▸ **Task**:
Copy the entries below word for word, starting at the line that contains "As seen in this picture, in this scene, of" and ending at the line that contains "which is nearest to the camera?", with both of those lines included.

▸ **The data**:
★ ★ ★ ★ ★
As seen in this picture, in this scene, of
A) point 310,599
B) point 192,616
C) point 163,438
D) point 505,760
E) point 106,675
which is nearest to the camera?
★ ★ ★ ★ ★
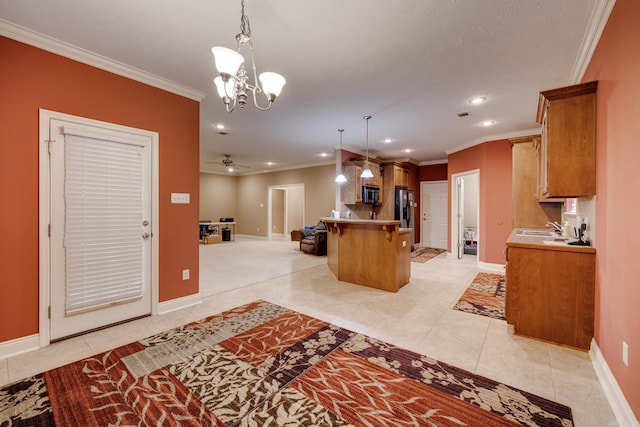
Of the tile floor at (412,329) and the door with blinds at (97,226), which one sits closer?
★ ★ ★ ★ ★
▸ **Completed exercise**:
As seen in this picture, in this scene, of
A) point 310,599
B) point 192,616
C) point 163,438
D) point 505,760
E) point 106,675
which is nearest to the camera?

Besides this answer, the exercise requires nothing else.